Ciao!
What comes to your mind when you read the word designer?
Recently, I enjoyed The Design Of Everyday Things. In the book, the author highlights the seven fundamental design principles:
Discoverability. It is possible to determine what actions are possible and the current state of the device.
Feedback. There is full and continuous information about the results of actions and the current state of the product or service. After an action has been executed, it is easy to determine the new state.
Conceptual model. The design projects all the information needed to create a good conceptual model of the system, leading to understanding and a feeling of control. The conceptual model enhances both discoverability and evaluation of results.
Affordances. The proper affordances exist to make the desired actions possible (e.g., a touch screen affords you to touch anywhere on the surface).
Signifiers. Effective use of signifiers ensures discoverability and that the feedback is well communicated and intelligible (e.g., on a touch screen you can be signalled to touch a specific area to achieve a result).
Mappings. The relationship between controls and their actions follows the principles of good mapping, enhanced as much as possible through spatial layout and temporal contiguity (e.g., position of the burners and position of their controls in a kitchen stove).
Constraints. Providing physical, logical, semantic, and cultural constraints guides actions and eases interpretation.
Not so long ago, I found out that math could improve my code dramatically. And it did.
Now, I'm looking forward to design opening my eyes to a whole new perspective.
Plus, it comes in all shapes and sizes and you can pick the one you like the most. It can be math-y too. Thank you Ryan, the way you synthesize all that knowledge together is inspiring!
Strict null checking Visual Studio Code by Matt Bierner
In this post, I'd like to share a major engineering effort that the VS Code team recently completed: enabling TypeScript's strict null checking in our codebase. We believe this work will allow us to both move faster and to ship a more stable product. Enabling strict null checking was motivated by understanding bugs not as isolated events but as symptoms of larger hazards in our source code.
Using strict null checking as a case study, I'm going to discuss what motivated our work, how we came up with an incremental approach to addressing the problem, and how we went about implementing the fix. This same general approach to identifying and reducing hazards can be applied to any software project.
(Riccardo: Given how widespread TypeScript is and its default of giving you a foot-gun loaded with nulls, this shows how to migrate a legacy project to strict null checks.)
The Misunderstood Roots of FRP Can Save Programming by Steve Krouse
For many years I been searching for the perfect paradigm for programming user interfaces. Like many others, I fell in love with FRP with the rise of ReactJS and spent a few years searching for the perfect reactive model. Eventually, I found my way back to the original work on FRP by Conal Elliott. It took me almost a year to make sense of it.

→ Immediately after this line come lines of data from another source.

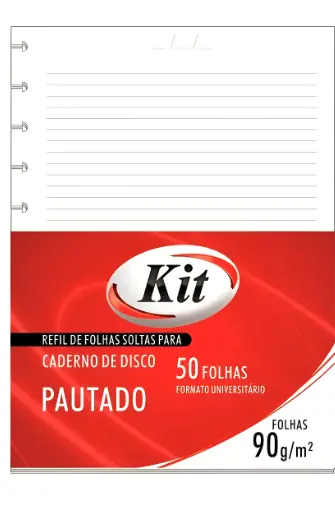 Refil Folha P/ Caderno Disco Pautado A5 50un Kit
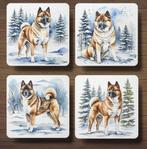 Akita Winter onderzetters met houder, Ophalen of Verzenden, Nieuw, Glas of Kopje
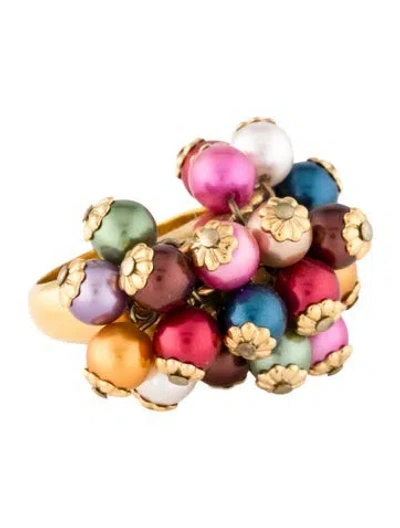 Pre-owned Kate Spade Faux Pearl Bauble Ring In Blue/brown/burgundy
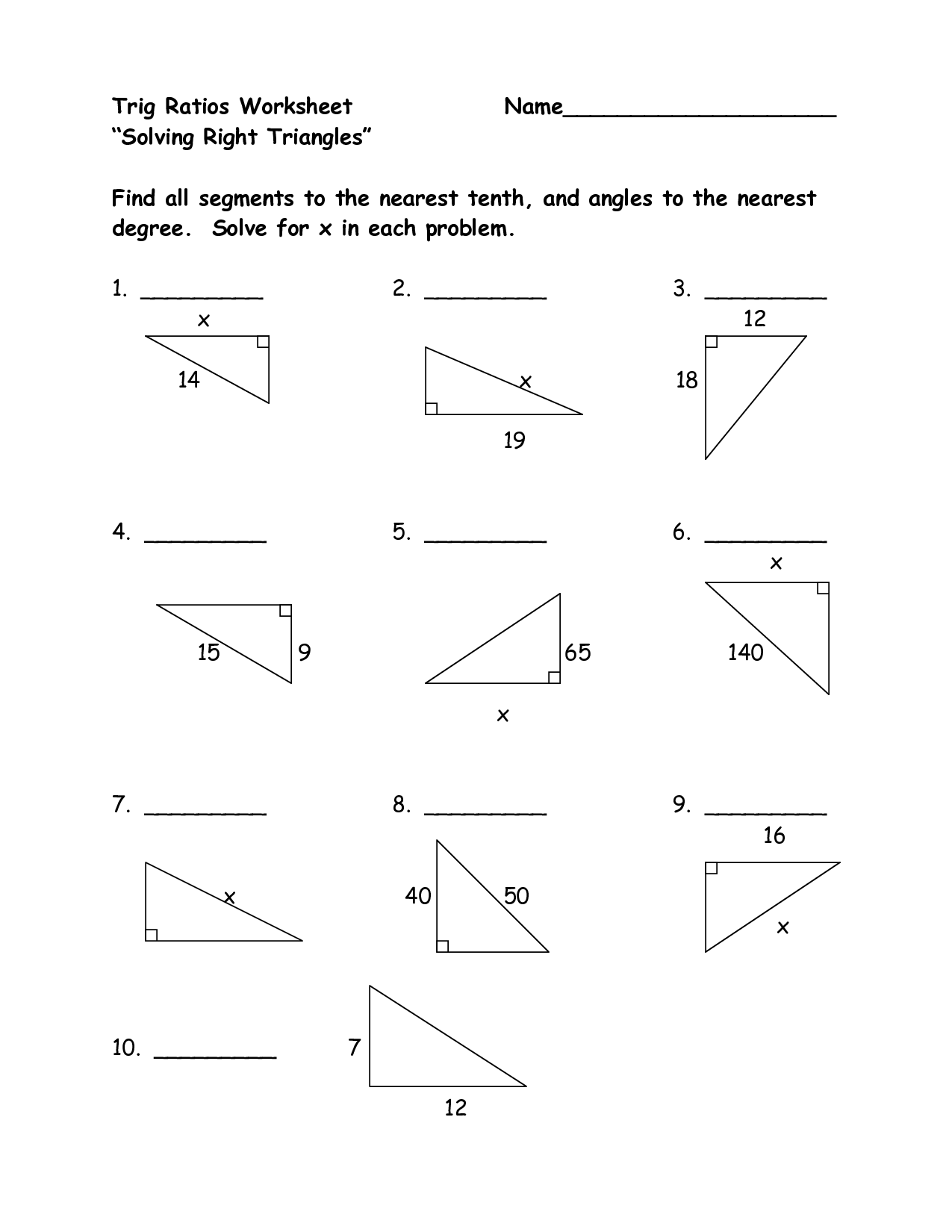 Trig Ratios Worksheet Math 4 Answers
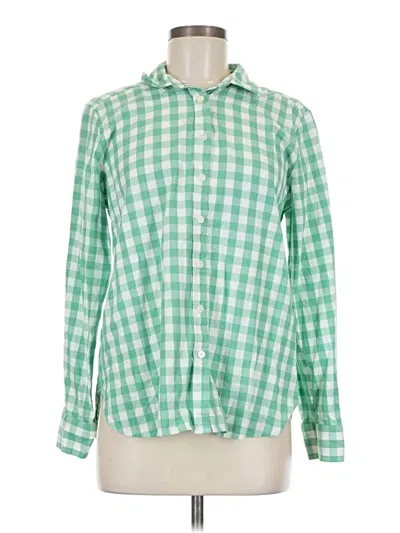 Pre-owned Ann Taylor Loft Long Sleeve Button Down Shirt In Green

This essay attempts to make Conal’s vision more understandable to less mathematically-oriented programmers, and also show how this perspective could be the foundation for a new era of programming, not just with user interfaces, but also multi-node computing, storage, machine learning, etc.

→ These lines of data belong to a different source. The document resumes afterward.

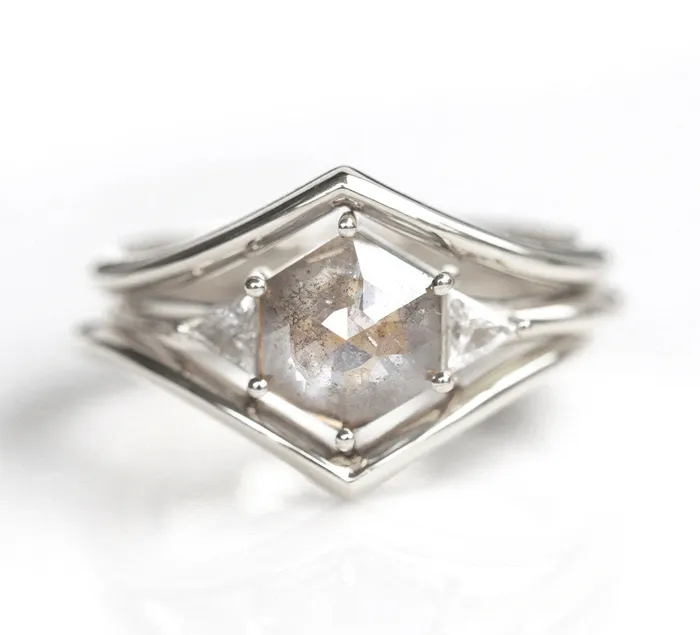 Capucinne Grey Hexagon Diamond Ring Set With Side Triangle Diamonds Rings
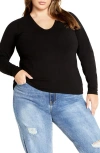 City Chic Annie V-neck Top In Black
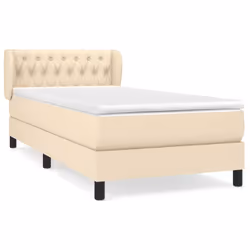 vidaXL Giroletto a Molle con Materasso Crema 90x200 cm inTessuto - Vista aggiuntiva 2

(Riccardo: Wow, the idea of moving low-level abstractions inside the implementation of a language is such an interesting point. What do you think?)
Tackling Concurrency Bugs with TLA+ by Hillel Wayne
Concurrency is hard. How do you test your system when it's spread across three services and four languages? Unit testing and type systems only take us so far. At some point we need new tools.

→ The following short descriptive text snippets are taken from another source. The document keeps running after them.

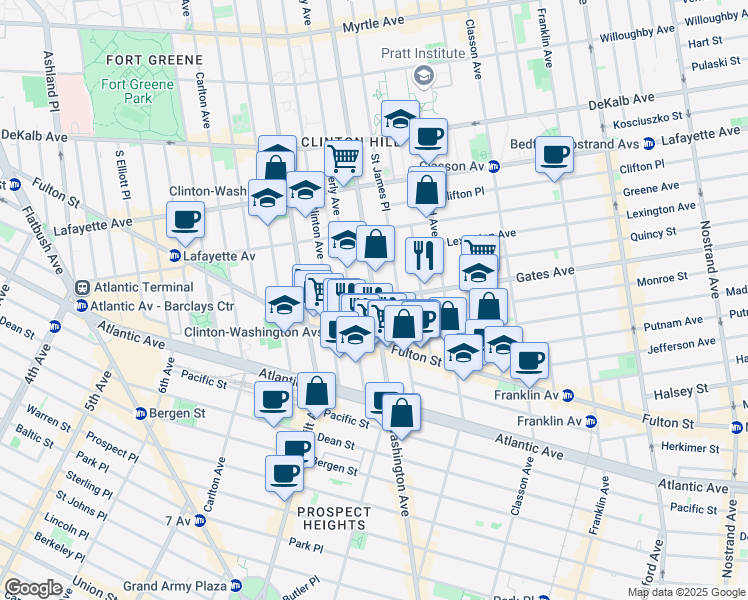 map of restaurants, bars, coffee shops, grocery stores, and more near Gates Ave & Washington Ave in Brooklyn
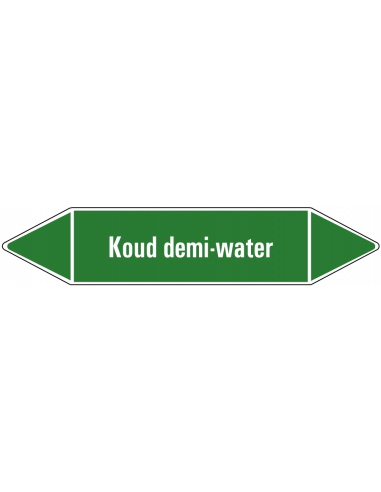 Kanaalwater leidingmarkering op vel, groen wit, Nederlandse tekst kanaalwater, stroomrichting leiding water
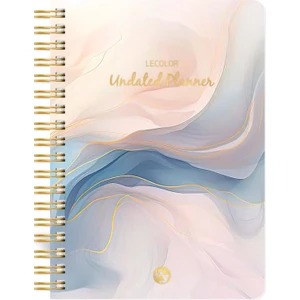 Le Color Süresiz Planlayıcı Spiralli Ajanda Defter Marble 17 x 24 cm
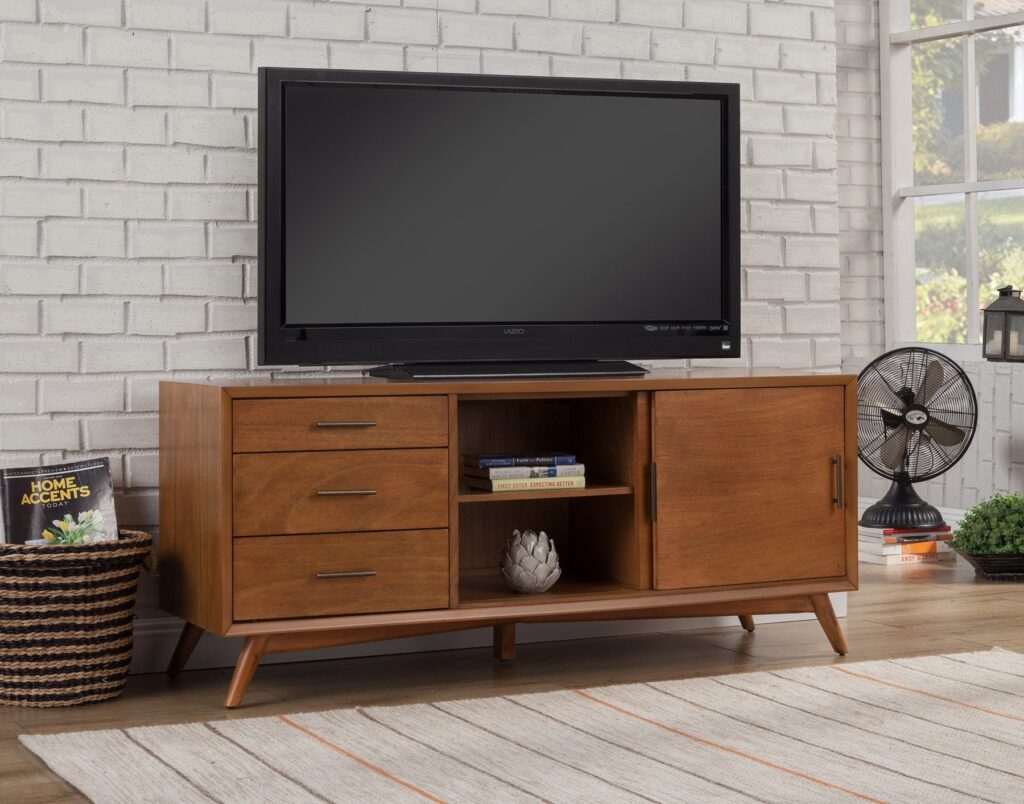 Flair 64″ Acorn Mid Century Mod TV Console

Enter TLA+. TLA+ is a specification language that describes your system and the properties you want. This makes it a fantastic complement to testing: not only can you check your code, you can check your design, too! TLA+ is especially effective for testing concurrency problems, like stalling, race conditions, and dropped messages.
(Riccardo: I should definitely give TLA+ a go!)
In the last PinkLetter, I said Elm stands for ELementary Mathematics. I was wrong.
Thanks Andy for pointing out that Elm is an acronym for Entry Level Mathematics.